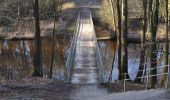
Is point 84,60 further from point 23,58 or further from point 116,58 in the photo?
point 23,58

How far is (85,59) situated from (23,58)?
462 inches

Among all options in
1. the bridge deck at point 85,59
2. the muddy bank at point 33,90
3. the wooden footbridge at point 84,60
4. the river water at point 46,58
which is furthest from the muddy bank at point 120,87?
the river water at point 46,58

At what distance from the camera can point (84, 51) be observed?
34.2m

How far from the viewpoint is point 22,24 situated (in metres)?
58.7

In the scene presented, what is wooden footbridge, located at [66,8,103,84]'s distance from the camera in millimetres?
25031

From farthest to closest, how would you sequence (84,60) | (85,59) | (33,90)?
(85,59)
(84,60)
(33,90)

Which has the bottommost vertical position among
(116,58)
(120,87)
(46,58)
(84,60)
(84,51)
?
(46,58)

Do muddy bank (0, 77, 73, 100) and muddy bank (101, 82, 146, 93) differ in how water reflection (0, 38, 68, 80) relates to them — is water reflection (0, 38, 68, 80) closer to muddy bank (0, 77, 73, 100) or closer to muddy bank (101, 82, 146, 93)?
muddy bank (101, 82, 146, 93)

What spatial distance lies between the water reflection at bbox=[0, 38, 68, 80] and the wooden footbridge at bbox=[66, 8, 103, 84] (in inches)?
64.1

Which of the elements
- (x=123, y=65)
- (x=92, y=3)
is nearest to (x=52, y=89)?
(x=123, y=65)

____

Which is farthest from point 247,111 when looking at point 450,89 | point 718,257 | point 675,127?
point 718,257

____

• _WORK TO DO_
Pick out every line in the records above that contains the word "wooden", and copy each one in full.

• _RESULT OF THE TASK_
3. the wooden footbridge at point 84,60
In the scene presented, what is wooden footbridge, located at [66,8,103,84]'s distance from the camera in millimetres?
What spatial distance lies between the water reflection at bbox=[0, 38, 68, 80] and the wooden footbridge at bbox=[66, 8, 103, 84] (in inches)?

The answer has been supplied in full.